**Problem details:**
Write each line exactly as it stands, from the line containing "How far from the photographic" through the end of the data.

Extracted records
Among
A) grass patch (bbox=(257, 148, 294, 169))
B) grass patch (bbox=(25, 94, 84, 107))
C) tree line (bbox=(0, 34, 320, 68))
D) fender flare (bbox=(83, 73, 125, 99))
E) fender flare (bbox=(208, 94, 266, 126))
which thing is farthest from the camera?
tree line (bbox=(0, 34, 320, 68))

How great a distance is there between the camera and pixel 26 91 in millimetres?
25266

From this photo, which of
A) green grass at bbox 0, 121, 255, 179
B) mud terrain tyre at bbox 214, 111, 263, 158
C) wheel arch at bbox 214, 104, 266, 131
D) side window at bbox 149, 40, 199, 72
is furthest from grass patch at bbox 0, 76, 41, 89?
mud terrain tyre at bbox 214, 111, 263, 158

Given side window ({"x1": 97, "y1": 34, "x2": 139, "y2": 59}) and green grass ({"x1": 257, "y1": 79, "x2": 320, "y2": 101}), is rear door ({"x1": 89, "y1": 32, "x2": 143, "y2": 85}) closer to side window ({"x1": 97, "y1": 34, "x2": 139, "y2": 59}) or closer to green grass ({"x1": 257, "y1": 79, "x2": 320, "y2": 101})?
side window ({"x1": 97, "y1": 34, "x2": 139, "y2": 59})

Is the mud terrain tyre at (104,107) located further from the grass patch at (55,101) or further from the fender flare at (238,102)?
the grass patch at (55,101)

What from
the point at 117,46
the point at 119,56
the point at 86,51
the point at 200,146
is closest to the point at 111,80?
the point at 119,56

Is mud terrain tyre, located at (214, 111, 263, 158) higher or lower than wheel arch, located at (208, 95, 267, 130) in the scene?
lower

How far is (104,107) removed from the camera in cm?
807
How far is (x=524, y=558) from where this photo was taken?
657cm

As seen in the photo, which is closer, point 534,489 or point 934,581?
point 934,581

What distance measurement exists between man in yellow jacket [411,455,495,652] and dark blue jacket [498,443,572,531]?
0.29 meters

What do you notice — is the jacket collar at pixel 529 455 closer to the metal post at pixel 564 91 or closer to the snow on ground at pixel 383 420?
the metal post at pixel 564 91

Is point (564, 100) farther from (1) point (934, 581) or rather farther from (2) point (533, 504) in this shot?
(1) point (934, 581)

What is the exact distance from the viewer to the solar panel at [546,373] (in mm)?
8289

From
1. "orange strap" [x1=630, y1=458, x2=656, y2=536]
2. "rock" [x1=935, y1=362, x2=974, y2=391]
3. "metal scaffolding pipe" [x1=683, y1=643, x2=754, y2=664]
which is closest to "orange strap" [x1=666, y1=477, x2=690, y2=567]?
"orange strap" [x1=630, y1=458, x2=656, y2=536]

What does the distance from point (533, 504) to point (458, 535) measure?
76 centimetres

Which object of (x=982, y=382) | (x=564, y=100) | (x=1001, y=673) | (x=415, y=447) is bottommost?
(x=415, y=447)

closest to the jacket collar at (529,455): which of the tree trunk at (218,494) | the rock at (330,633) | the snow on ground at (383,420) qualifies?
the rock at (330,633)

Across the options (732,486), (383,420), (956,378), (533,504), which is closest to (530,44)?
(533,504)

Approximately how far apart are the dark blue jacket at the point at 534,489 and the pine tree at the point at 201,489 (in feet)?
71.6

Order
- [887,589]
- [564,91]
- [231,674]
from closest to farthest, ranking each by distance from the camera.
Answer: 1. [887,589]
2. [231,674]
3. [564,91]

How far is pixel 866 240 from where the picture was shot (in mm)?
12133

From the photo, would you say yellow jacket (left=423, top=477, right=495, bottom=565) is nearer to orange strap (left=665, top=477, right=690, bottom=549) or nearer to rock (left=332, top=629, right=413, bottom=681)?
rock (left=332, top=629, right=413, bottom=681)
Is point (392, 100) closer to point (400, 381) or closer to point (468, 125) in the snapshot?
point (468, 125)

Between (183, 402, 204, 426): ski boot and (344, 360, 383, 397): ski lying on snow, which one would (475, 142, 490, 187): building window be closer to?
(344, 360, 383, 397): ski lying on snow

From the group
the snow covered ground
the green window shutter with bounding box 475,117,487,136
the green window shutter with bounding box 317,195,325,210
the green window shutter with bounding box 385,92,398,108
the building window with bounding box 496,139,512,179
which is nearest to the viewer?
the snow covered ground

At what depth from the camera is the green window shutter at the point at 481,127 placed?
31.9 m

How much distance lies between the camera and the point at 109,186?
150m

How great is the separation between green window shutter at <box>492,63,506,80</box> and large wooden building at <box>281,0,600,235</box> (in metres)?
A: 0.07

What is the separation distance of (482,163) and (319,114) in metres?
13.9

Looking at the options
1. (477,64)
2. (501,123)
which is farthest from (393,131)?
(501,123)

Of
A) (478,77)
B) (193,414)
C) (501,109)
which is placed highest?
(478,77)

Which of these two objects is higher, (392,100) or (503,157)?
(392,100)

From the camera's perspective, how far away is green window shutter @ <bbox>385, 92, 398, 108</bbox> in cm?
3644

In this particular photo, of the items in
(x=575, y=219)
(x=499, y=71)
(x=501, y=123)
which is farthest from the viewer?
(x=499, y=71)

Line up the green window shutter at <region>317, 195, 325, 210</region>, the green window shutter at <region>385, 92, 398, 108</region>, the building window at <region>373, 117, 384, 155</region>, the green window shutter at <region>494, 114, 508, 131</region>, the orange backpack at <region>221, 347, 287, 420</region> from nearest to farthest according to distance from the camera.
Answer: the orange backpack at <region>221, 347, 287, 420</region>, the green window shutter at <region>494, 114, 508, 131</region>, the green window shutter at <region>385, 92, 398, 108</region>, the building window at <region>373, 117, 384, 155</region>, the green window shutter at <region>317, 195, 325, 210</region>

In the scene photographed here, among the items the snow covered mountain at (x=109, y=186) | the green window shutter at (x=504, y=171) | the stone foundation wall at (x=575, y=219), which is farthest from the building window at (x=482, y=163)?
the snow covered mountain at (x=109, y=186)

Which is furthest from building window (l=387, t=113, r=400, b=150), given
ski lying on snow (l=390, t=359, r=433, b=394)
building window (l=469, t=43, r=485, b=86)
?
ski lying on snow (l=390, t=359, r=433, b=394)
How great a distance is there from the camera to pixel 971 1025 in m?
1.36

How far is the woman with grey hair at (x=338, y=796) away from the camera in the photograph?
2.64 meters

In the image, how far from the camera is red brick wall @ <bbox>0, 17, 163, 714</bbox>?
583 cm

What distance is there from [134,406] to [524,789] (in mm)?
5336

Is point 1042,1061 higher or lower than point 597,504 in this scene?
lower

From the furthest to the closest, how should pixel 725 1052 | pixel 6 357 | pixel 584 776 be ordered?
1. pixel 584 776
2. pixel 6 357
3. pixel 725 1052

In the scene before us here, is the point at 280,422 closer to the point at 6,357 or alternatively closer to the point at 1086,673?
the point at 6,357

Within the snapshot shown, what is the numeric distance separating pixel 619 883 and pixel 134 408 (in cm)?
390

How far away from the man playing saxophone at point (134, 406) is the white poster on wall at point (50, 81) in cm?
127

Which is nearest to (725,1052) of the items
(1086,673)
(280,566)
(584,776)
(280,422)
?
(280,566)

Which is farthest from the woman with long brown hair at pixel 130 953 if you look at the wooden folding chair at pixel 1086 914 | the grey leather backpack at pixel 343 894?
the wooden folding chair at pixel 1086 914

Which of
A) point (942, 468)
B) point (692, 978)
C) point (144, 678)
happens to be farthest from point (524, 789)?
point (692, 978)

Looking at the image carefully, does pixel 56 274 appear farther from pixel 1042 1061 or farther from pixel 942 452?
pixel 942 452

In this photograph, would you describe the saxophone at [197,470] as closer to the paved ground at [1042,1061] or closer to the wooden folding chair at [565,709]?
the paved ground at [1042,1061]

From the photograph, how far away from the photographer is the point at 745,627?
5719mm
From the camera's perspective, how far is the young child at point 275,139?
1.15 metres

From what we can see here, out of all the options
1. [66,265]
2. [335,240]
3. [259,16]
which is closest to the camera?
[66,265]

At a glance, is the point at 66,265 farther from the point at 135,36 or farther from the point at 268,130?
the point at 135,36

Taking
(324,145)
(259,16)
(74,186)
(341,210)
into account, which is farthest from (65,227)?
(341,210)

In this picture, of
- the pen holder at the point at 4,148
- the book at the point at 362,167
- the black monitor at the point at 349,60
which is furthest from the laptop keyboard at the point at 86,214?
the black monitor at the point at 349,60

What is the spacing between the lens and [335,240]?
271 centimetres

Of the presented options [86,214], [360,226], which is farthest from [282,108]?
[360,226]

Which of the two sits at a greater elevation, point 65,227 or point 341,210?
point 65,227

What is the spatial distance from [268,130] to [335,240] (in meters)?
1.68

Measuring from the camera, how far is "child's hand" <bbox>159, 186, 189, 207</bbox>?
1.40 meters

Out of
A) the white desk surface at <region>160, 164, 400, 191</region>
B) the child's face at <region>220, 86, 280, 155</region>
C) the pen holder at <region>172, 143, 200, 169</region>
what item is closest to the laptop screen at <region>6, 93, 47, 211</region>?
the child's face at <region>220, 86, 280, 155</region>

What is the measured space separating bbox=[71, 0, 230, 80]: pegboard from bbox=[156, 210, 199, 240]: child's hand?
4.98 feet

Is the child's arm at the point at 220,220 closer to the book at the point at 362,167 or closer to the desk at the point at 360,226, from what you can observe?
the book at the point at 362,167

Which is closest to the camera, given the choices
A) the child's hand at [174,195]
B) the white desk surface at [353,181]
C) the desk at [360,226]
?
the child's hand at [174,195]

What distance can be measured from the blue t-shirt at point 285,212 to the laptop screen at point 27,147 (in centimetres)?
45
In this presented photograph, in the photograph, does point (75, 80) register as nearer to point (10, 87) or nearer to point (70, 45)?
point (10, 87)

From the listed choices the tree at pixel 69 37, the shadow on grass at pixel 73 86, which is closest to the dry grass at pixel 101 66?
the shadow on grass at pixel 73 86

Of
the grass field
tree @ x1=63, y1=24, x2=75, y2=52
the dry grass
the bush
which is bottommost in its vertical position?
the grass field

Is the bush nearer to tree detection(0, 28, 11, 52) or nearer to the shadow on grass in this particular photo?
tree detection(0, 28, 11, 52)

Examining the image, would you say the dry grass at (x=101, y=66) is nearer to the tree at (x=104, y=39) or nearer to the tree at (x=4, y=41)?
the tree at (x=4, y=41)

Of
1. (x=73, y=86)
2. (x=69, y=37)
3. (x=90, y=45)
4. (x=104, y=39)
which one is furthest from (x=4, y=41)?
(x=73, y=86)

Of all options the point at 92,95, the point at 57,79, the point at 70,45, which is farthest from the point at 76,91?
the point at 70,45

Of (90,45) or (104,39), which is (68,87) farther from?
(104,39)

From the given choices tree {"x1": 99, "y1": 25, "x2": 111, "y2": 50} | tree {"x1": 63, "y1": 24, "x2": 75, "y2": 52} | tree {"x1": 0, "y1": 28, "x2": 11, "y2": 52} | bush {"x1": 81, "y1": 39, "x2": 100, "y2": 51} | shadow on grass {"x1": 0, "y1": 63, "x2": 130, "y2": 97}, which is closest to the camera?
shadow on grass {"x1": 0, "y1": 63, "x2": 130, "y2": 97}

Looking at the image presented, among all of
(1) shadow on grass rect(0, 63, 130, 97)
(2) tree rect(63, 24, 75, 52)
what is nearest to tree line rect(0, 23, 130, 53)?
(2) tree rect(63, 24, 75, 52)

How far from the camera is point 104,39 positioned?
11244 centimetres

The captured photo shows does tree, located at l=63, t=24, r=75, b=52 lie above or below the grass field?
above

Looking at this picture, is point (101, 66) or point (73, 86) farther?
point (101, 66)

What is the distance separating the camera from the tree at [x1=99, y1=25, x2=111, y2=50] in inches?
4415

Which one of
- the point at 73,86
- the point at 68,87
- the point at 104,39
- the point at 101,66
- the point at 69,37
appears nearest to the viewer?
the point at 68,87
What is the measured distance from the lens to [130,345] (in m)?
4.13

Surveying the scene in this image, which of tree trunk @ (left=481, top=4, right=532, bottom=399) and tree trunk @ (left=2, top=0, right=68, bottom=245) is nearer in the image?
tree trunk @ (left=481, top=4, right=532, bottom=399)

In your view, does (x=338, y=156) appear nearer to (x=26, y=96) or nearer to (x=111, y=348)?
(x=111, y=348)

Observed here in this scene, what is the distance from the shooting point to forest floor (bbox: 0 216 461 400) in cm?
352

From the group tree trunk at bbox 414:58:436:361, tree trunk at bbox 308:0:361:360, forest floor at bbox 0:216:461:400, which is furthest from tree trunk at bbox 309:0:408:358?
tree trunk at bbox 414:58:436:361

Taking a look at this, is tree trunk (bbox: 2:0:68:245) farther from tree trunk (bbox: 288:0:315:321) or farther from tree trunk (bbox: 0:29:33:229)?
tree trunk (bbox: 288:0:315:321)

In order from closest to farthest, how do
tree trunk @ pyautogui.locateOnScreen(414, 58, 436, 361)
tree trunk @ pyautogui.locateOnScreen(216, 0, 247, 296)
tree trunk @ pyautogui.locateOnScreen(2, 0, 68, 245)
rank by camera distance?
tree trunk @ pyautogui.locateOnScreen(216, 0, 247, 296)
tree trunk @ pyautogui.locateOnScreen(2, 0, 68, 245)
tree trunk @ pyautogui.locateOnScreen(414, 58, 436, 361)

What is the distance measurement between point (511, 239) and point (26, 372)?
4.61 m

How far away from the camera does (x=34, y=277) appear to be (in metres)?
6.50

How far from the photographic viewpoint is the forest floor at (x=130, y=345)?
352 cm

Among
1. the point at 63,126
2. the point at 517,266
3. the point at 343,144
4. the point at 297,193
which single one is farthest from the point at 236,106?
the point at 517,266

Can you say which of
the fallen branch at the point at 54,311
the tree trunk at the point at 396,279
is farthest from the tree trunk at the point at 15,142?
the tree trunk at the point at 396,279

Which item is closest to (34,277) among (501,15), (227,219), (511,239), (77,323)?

**Finished exercise:**
How far from the photographic viewpoint is the forest floor at (x=130, y=345)?
352 cm

Among
1. the point at 63,126
2. the point at 517,266
3. the point at 343,144
4. the point at 297,193
which single one is farthest from the point at 236,106?
the point at 517,266

Can you say which of
the fallen branch at the point at 54,311
the tree trunk at the point at 396,279
is farthest from the tree trunk at the point at 15,142?
the tree trunk at the point at 396,279

Which item is closest to (34,277) among (501,15), (227,219), (511,239), (77,323)?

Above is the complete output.